After all characters do their turn, the Shadows Phase begins. The app will instruct you to move a monster that is on the map and attack a character (if it can). Character can suffer damage from the damage deck and fear from the Fear deck. Then it activates Darkness where the app show where darkness is on the map or if darkness is everywhere where characters can suffer fear. After all that is Threat which rises depending on threats on the map, unexplored regions. When threat reaches a certain level, a new monster is placed on the map. If the Threat bar fills up completely, the game ends and the players lose.

The Rally phase is the final phase. This is the upkeep phase. You take all the cards you had discarded and reshuffle the entire deck for each character. Then you scout where you take two cards (three if you have Aragorn) from the top the deck and choose one to activate. You can have up to 4 cards activated for each characters. Each card has different abilities you can use and discard. Then whatever card you have left you put either on the top or bottom of the deck. This is where some strategy comes in as you want to keep cards that have a success icon on top while putting weakness cards that serve no purpose but to weaken your deck at the bottom.

Photo of Battle Map.  Photo by Fred Jung

This is more of an overview of the rules. There are more details in the well written Learn to Play and Rules Reference books. 

Review

I am really enjoying this game from a solo standpoint. The app and the well crafted miniatures this games has really immerses you in the story. You are traveling the map trying to solve quests by interacting with the tokens and fighting evil monsters.

Awesome miniatures. Photo by Fred Jung

I really like the multi use cards. The deck of cards are used for skill tests where you look for a success icon on top left of the card. Other cards would have a silver leaf meaning you can use an inspiration token (if your character has any) to turn it into a success icon and cards with no icon where it doesn't count as a success at all. A weakness card is added at the beginning of the game which is a completely useless card that mucks up your deck and doesn't add a success to your tests. 
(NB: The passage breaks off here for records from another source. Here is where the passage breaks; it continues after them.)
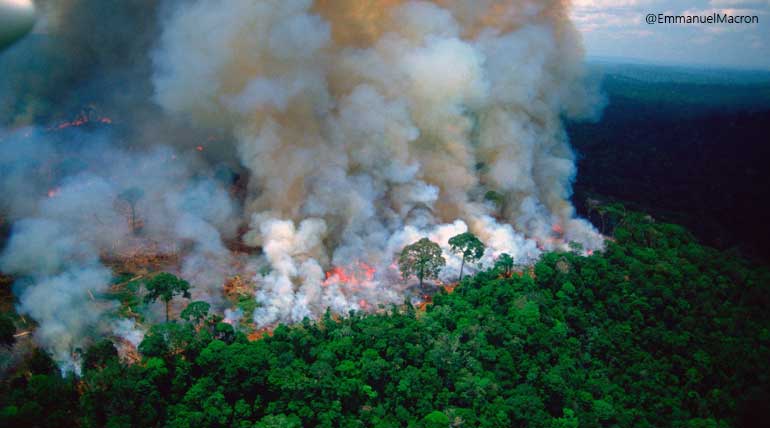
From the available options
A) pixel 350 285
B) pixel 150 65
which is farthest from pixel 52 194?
pixel 350 285

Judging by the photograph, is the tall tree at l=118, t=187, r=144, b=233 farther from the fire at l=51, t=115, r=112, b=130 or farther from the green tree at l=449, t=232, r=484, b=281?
the green tree at l=449, t=232, r=484, b=281

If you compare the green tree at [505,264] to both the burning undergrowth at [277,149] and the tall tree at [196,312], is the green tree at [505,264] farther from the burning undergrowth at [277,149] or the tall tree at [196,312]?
the tall tree at [196,312]

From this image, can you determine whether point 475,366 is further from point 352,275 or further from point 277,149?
point 277,149

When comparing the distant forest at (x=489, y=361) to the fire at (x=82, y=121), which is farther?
the fire at (x=82, y=121)

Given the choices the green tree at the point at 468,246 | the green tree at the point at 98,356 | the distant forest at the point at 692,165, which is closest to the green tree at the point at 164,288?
the green tree at the point at 98,356

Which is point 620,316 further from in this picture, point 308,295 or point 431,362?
point 308,295

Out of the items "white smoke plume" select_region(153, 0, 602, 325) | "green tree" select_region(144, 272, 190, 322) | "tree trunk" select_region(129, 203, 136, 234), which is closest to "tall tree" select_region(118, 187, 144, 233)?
"tree trunk" select_region(129, 203, 136, 234)
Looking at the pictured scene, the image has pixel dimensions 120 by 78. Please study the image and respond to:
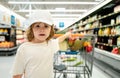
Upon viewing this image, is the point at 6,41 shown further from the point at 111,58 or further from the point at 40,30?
the point at 40,30

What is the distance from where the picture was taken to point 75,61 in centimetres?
296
Also the cards have abilities which you can activate. Each character can have up to 4 activated cards with abilities like adding more damage to their target, giving inspiration tokens to nearby characters, defending against damage and so on. When you use a card, you discard it. You have to be strategic because the card you activate may have a success icon which mean you have less success icons in your deck for skill tests.

The rule books are easy to read and the game is really easy to play. The app does much of the work for you in progressing the story and keeping track of the more fiddly elements. It sets up the map and everything. 
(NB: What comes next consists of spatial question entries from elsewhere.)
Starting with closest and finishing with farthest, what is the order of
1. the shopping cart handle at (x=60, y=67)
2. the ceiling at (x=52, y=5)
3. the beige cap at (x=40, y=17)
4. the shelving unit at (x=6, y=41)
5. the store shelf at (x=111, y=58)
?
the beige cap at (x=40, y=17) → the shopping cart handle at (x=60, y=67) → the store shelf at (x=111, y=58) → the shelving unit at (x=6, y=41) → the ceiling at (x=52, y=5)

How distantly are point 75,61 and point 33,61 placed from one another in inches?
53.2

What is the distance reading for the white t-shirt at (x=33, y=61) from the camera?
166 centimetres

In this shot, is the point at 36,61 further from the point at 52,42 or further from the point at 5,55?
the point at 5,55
The miniatures are top notch and well made. I love them and can't wait to paint them. They aren't soft though things like swords are a little bendy. But they have very good details.

What I don't like about the game is the size of the cards. They are small and my vision isn't as good as it was years ago. So I have to squint to try to read them. I am not saying they should be playing card size, but it could be just a little bigger at least for the skill cards. And the fonts are small and there is alot of empty space. Make the fonts bigger.
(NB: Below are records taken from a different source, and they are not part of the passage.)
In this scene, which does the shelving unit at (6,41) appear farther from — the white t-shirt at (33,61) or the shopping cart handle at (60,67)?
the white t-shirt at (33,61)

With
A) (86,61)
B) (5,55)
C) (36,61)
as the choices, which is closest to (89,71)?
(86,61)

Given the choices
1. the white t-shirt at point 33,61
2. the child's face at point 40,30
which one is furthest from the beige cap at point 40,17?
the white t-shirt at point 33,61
Even though the app is well made and tested for usability and which is why it adds to the cost of the game, I just wonder if they could have done a book of scripts and stories since I worry about playability in years to come. Will they continue to support the app as technology continues to advance. Can I use the app 5 years from now? 10 years from now? Without the app, the game is not playable.

They should have rules that is just for playing on a map and fighting monsters without the need for an app. Just for a purely tactical game. Something like the rules for Spirit Island in generating monsters. I see a lot of playability there. 

In conclusion, this is a great game to add to my collection filled with story, miniatures, strategies and more. I recommend this game. They are releasing expansions to add to the story so with the $99 dollar price tag, that is hefty and you will go broke trying to keep up.